___ Input for this task
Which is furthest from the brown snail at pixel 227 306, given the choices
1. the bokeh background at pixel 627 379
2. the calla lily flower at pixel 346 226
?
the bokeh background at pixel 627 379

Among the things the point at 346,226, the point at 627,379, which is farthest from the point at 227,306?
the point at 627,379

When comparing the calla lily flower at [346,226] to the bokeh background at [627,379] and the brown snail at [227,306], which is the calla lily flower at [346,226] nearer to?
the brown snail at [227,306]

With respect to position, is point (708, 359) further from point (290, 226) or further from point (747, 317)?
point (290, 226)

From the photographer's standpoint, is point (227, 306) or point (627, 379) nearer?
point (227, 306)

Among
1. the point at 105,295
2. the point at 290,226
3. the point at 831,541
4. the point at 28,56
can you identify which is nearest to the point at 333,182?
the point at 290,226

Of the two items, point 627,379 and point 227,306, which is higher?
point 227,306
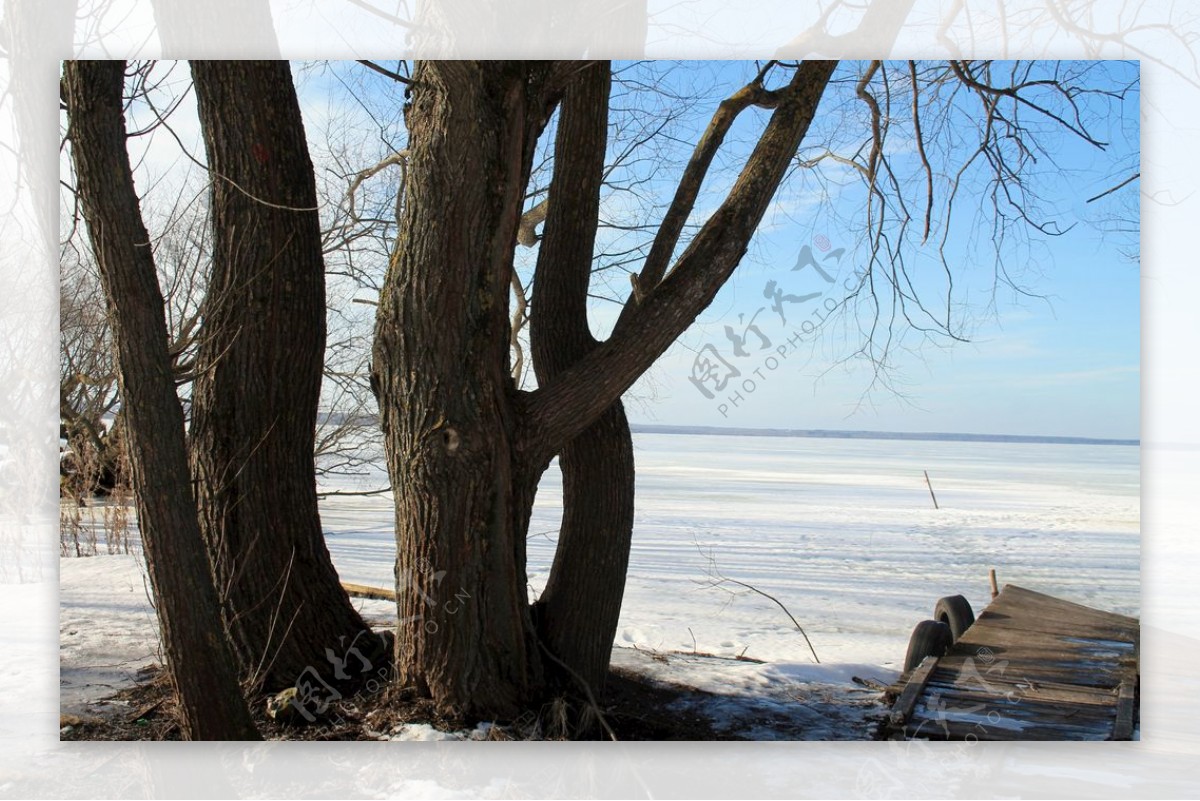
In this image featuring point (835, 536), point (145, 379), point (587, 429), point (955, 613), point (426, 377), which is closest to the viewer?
point (145, 379)

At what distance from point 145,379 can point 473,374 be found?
86 cm

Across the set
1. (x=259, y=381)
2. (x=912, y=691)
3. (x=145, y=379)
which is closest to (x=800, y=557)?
(x=912, y=691)

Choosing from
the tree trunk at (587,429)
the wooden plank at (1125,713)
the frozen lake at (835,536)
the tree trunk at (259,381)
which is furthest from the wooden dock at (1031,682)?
the tree trunk at (259,381)

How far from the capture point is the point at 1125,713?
10.4 ft

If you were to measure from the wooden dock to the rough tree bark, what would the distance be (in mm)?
1282

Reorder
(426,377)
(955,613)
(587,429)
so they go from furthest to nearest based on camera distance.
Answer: (955,613) → (587,429) → (426,377)

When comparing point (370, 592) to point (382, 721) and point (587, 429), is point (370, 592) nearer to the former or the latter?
point (382, 721)

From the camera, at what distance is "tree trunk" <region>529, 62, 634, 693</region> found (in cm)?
351

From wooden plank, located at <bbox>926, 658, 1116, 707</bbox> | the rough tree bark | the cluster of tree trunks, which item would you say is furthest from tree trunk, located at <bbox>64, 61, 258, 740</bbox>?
wooden plank, located at <bbox>926, 658, 1116, 707</bbox>

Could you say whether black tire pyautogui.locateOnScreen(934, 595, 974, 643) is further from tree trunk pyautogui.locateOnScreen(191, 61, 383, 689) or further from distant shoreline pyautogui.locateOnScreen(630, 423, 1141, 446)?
tree trunk pyautogui.locateOnScreen(191, 61, 383, 689)

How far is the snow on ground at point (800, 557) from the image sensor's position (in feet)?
11.1

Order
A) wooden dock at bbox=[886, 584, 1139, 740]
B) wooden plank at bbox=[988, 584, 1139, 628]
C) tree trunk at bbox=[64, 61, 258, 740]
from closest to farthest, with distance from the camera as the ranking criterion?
tree trunk at bbox=[64, 61, 258, 740] → wooden dock at bbox=[886, 584, 1139, 740] → wooden plank at bbox=[988, 584, 1139, 628]

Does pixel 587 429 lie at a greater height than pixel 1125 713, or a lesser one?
greater

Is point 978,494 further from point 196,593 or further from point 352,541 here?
point 196,593
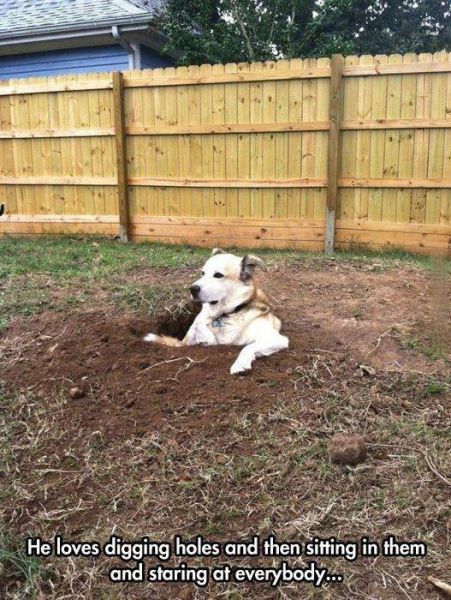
______
• _Goal of the exercise_
Count how many lines of the material above contain the string "snail", and give only that number.

• _Response to this exercise_
3